▸ EXTRACTED TEXT:

A "Vantage Point Tree" is a static, balanced, binary tree which can be used to index metric spaces with a non-discrete distance function. It has been independently described by both Jeffrey K. Uhlmann (1991) and Peter Yianilos (1993).

Construction is done by picking one object (the "vantage point") from the set of objects to index and then determining the distance of all remaining objects to the vantage point. The median distance is calculated and the set of remaining objects is split in two: objects whose distance to the vantage point is smaller than the median distance and the rest (objects whose distance to the vantage point is larger than or equal to the median). Yianilos called this process "ball decomposition". For both of the resulting sets new child nodes, called "left" and "right", are created recursively. The vantage point and the previously calculated median distance are stored in the current node.

When searching a node, the distance between the current node's value and the search object is calculated. If it is <= k (the given maximum distance), this node's value is added to the list of search results. Searching proceeds recursively into the left subtree if distance - k < median and into the right subtree if distance + k >= median.

Since the construction phase takes advantage of the median of all distances, VPTrees do a fairly good job of balancing their subtrees. Only the fact that you have to put all objects whose distance to the vantage point equals the median distance always have to be put on the same side makes VPTrees tend to hang to the side containing these objects when using discrete distance functions.

Runtime complexity for the construction phase is O(n log(n)), searching is O(log(n)). Space requirement is O(n).

▸ Spatial relationship records:
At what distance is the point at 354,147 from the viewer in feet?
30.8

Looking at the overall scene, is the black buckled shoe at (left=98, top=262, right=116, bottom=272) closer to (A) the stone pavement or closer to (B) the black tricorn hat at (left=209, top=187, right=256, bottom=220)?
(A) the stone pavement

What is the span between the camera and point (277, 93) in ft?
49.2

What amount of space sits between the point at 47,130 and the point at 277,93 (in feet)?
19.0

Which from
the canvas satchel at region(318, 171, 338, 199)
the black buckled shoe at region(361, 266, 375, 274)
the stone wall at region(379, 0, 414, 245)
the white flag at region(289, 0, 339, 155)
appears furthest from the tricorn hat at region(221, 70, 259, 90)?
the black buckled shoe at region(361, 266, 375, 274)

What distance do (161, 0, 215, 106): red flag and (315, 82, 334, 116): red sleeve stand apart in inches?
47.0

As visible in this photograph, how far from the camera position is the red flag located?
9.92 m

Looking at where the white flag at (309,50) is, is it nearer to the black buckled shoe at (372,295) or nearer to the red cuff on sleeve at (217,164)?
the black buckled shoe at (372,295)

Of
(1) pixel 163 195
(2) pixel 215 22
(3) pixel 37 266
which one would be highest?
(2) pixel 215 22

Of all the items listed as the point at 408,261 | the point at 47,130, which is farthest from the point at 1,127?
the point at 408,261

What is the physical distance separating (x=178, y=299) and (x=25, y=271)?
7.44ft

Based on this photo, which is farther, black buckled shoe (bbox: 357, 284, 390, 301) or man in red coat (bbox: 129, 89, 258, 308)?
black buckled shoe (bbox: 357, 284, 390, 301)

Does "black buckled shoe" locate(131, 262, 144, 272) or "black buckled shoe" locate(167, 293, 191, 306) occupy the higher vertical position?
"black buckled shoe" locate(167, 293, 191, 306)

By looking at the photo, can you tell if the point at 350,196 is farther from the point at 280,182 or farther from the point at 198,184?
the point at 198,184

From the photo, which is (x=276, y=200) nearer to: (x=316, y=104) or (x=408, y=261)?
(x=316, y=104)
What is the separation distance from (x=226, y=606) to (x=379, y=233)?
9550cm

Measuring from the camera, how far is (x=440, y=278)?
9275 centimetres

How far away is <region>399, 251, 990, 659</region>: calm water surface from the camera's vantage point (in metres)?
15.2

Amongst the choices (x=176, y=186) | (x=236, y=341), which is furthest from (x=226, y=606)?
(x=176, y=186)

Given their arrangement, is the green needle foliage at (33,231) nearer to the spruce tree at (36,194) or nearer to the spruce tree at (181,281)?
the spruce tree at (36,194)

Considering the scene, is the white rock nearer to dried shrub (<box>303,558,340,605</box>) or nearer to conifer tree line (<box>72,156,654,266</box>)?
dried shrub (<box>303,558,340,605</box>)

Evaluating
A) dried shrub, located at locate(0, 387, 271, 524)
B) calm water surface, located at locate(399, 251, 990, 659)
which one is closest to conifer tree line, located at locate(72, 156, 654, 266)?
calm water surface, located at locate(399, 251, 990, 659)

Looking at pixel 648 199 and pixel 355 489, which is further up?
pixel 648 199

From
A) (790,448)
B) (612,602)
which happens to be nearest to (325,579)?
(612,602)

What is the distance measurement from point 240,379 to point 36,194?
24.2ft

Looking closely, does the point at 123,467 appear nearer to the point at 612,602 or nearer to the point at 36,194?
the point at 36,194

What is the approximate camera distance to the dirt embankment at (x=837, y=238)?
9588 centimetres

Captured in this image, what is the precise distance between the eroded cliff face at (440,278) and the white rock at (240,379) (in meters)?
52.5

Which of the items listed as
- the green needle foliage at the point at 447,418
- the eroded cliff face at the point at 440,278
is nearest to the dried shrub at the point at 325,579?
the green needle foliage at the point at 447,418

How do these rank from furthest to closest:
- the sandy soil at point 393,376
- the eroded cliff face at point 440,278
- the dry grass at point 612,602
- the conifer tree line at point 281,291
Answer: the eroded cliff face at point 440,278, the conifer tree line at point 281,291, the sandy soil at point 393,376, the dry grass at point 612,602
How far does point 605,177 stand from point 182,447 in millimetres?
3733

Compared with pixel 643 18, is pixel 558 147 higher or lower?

▸ TASKS TO CARRY OUT:
(1) List every runtime or space complexity bound that the vantage point tree text gives, together with the phase or resource each one applies to.
(2) Repeat word for word the stretch of the vantage point tree text from "Since the construction" through "requirement is O(n).".
These rows have no connection to the vantage point tree text.

▸ RESULTS OF THE TASKS:
(1)
Construction phase: O(n log(n))
Searching: O(log(n))
Space requirement: O(n)

(2)
Since the construction phase takes advantage of the median of all distances, VPTrees do a fairly good job of balancing their subtrees. Only the fact that you have to put all objects whose distance to the vantage point equals the median distance always have to be put on the same side makes VPTrees tend to hang to the side containing these objects when using discrete distance functions.

Runtime complexity for the construction phase is O(n log(n)), searching is O(log(n)). Space requirement is O(n).